How to complete this task | As you restate the entries, keep every word intact and leave out whatever images they hold.

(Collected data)

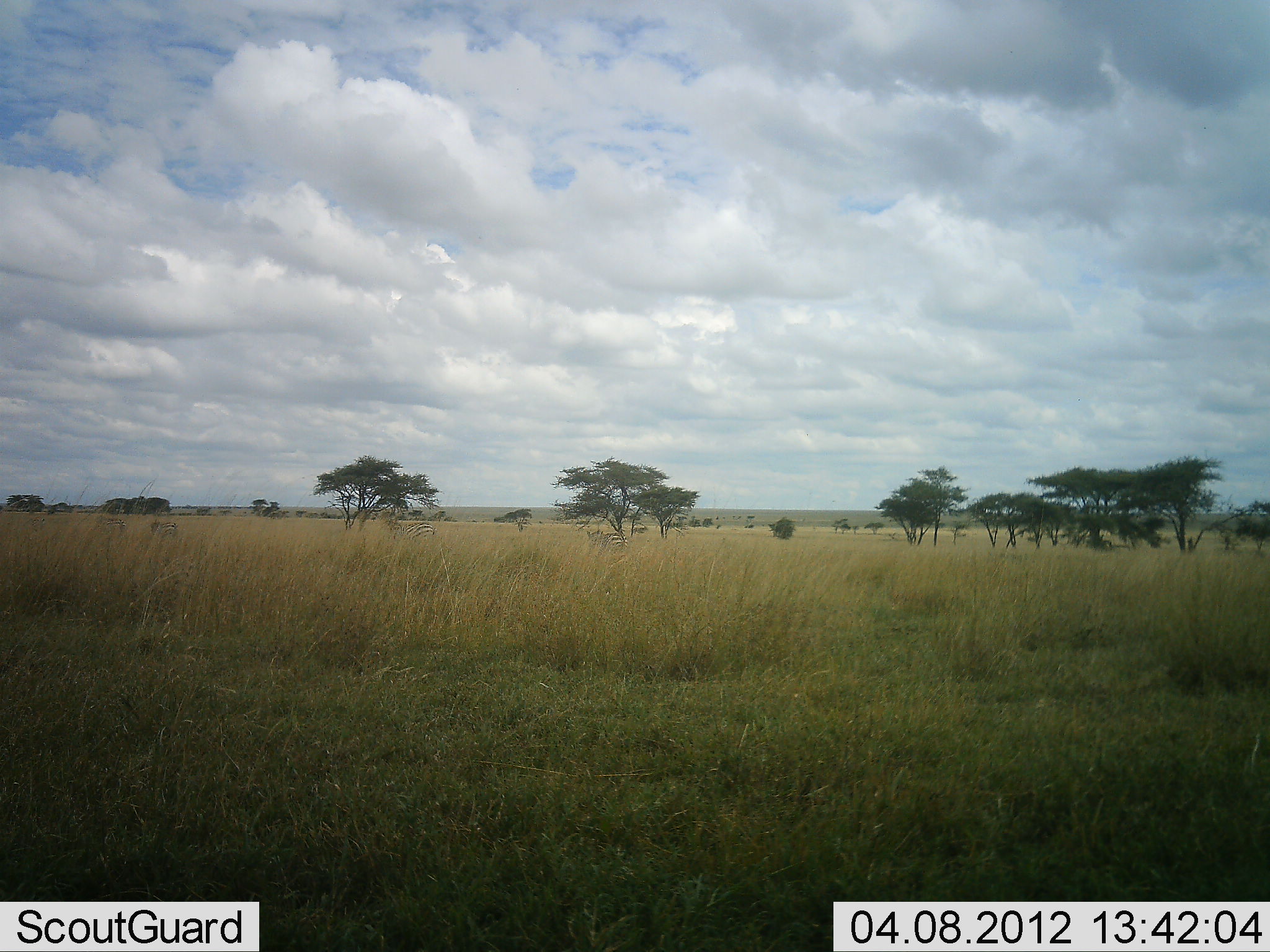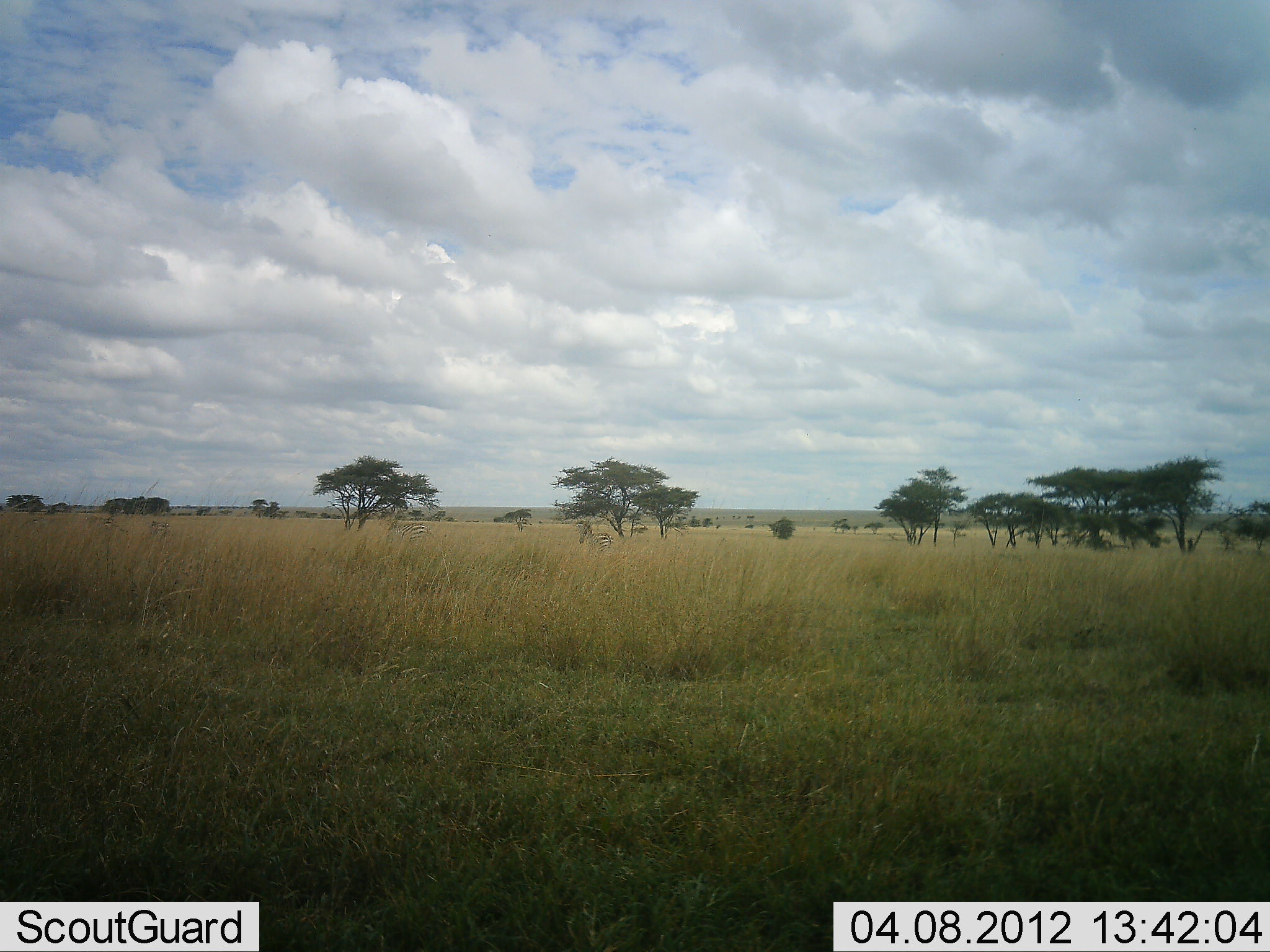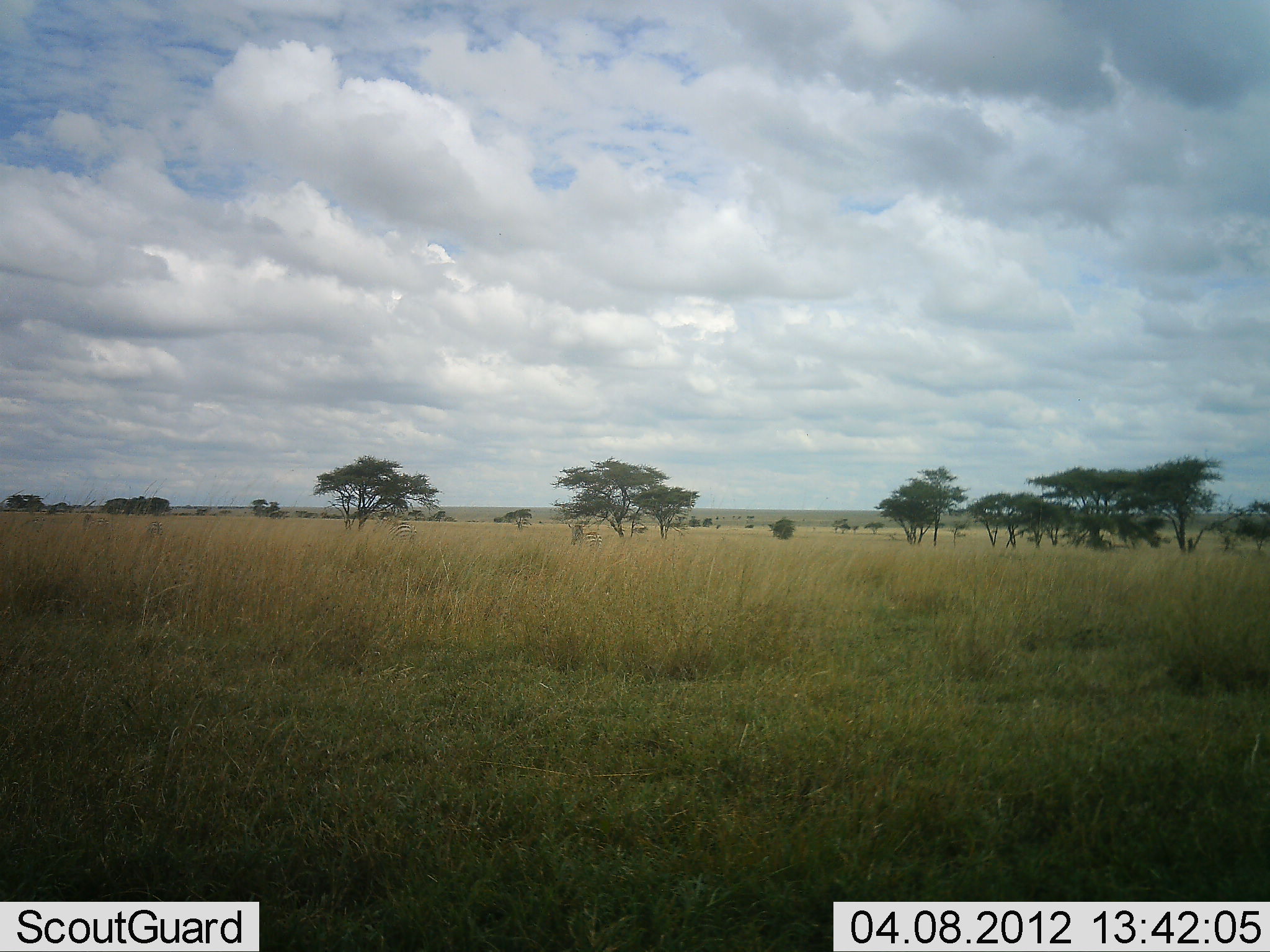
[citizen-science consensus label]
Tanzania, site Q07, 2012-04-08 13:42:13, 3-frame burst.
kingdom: Animalia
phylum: Chordata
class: Mammalia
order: Perissodactyla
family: Equidae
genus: Equus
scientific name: Equus quagga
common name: plains zebra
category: zebra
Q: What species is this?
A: Zebra (plains zebra) (Equus quagga).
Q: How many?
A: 4.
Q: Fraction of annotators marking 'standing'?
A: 11%.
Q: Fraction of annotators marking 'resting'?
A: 0%.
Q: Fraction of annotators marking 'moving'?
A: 100%.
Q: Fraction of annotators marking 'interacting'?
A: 0%.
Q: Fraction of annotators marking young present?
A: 0%.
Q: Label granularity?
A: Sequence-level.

Completed exercise |
[citizen-science consensus label]
Tanzania, site Q07, 2012-04-08 13:42:13, 3-frame burst.
kingdom: Animalia
phylum: Chordata
class: Mammalia
order: Perissodactyla
family: Equidae
genus: Equus
scientific name: Equus quagga
common name: plains zebra
category: zebra
Q: What species is this?
A: Zebra (plains zebra) (Equus quagga).
Q: How many?
A: 4.
Q: Fraction of annotators marking 'standing'?
A: 11%.
Q: Fraction of annotators marking 'resting'?
A: 0%.
Q: Fraction of annotators marking 'moving'?
A: 100%.
Q: Fraction of annotators marking 'interacting'?
A: 0%.
Q: Fraction of annotators marking young present?
A: 0%.
Q: Label granularity?
A: Sequence-level.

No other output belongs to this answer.